--- Start PROVIDED DATA ---

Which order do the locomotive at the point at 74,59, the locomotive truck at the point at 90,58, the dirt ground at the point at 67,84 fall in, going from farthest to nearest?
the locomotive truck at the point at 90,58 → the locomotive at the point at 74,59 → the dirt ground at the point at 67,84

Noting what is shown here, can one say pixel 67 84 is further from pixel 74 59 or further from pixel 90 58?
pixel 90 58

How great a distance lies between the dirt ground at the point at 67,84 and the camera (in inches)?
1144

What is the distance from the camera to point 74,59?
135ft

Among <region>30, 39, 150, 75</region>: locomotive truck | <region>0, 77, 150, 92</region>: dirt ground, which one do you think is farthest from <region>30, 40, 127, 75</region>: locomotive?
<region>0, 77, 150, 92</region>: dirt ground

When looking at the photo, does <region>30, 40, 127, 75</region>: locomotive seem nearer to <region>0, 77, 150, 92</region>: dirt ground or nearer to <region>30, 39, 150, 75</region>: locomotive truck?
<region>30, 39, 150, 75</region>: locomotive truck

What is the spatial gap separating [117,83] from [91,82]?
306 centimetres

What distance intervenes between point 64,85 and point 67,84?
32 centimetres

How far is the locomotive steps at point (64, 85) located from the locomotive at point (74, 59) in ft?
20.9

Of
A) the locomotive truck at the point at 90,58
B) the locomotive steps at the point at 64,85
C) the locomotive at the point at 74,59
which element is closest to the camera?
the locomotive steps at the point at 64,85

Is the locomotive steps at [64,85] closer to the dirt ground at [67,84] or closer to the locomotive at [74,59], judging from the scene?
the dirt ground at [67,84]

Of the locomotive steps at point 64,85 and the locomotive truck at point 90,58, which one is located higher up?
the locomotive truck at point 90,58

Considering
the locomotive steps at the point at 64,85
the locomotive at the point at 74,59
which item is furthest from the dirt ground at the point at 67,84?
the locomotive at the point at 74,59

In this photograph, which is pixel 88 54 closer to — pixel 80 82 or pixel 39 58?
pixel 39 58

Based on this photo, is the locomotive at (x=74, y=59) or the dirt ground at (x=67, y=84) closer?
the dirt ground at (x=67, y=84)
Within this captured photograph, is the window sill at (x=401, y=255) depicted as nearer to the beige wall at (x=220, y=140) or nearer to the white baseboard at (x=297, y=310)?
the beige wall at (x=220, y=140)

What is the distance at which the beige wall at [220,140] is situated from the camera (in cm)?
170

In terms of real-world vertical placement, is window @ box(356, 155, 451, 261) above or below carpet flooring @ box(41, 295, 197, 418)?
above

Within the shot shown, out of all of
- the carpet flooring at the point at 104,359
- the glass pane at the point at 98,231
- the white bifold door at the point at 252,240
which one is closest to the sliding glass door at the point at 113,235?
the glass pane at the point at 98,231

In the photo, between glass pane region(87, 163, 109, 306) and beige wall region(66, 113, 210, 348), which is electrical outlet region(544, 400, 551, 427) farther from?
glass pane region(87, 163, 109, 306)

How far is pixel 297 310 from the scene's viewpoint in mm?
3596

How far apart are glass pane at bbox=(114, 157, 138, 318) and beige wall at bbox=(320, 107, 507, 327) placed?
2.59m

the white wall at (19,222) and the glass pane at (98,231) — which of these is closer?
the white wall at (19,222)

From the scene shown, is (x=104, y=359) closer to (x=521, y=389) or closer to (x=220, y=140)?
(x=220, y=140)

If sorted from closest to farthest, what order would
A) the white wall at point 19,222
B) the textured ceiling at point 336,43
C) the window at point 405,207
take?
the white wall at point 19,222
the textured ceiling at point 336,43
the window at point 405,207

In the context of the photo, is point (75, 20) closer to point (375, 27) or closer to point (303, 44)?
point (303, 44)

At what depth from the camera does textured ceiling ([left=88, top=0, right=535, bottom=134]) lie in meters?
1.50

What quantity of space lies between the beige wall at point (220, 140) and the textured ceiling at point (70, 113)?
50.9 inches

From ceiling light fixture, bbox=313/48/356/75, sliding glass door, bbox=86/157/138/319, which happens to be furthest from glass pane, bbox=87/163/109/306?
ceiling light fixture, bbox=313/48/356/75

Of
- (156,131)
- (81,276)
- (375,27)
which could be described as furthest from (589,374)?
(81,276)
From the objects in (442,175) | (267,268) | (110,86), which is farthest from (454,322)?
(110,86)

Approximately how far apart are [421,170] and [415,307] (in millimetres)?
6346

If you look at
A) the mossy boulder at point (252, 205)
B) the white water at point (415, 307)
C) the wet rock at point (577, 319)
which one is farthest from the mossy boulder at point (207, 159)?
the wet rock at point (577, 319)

--- End PROVIDED DATA ---
--- Start PROVIDED DATA ---

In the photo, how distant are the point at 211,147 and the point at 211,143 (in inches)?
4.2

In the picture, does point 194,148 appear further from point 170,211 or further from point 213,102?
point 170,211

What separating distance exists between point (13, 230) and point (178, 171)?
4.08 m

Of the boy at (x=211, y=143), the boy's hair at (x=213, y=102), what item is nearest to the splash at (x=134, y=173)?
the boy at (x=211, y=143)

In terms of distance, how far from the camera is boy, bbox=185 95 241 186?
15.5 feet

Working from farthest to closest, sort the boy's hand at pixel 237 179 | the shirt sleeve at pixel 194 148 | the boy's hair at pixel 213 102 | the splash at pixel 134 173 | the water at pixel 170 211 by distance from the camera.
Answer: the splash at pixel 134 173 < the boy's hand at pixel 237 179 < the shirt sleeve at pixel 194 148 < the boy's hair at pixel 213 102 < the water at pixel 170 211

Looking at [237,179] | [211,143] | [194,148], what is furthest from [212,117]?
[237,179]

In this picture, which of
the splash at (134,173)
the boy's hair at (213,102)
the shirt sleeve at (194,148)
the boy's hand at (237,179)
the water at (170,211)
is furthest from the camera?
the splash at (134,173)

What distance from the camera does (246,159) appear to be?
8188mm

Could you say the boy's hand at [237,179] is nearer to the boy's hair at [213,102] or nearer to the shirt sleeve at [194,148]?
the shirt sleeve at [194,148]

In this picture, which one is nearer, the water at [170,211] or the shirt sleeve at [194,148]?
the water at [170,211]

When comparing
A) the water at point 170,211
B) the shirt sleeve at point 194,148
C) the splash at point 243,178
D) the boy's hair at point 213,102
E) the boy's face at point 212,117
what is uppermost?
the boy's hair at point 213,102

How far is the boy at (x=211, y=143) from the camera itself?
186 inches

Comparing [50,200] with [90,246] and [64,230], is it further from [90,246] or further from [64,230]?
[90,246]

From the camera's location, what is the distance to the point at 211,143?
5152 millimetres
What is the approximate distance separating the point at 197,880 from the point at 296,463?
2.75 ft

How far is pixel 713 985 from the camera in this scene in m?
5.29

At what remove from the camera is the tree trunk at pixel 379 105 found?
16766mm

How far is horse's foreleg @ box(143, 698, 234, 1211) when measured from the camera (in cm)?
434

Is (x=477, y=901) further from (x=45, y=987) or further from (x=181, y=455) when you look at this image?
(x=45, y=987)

--- End PROVIDED DATA ---

EXERCISE REQUIREMENTS:
Count the lines in the rows above that contain the word "this". Reply with the number only.

TASK SOLUTION:
7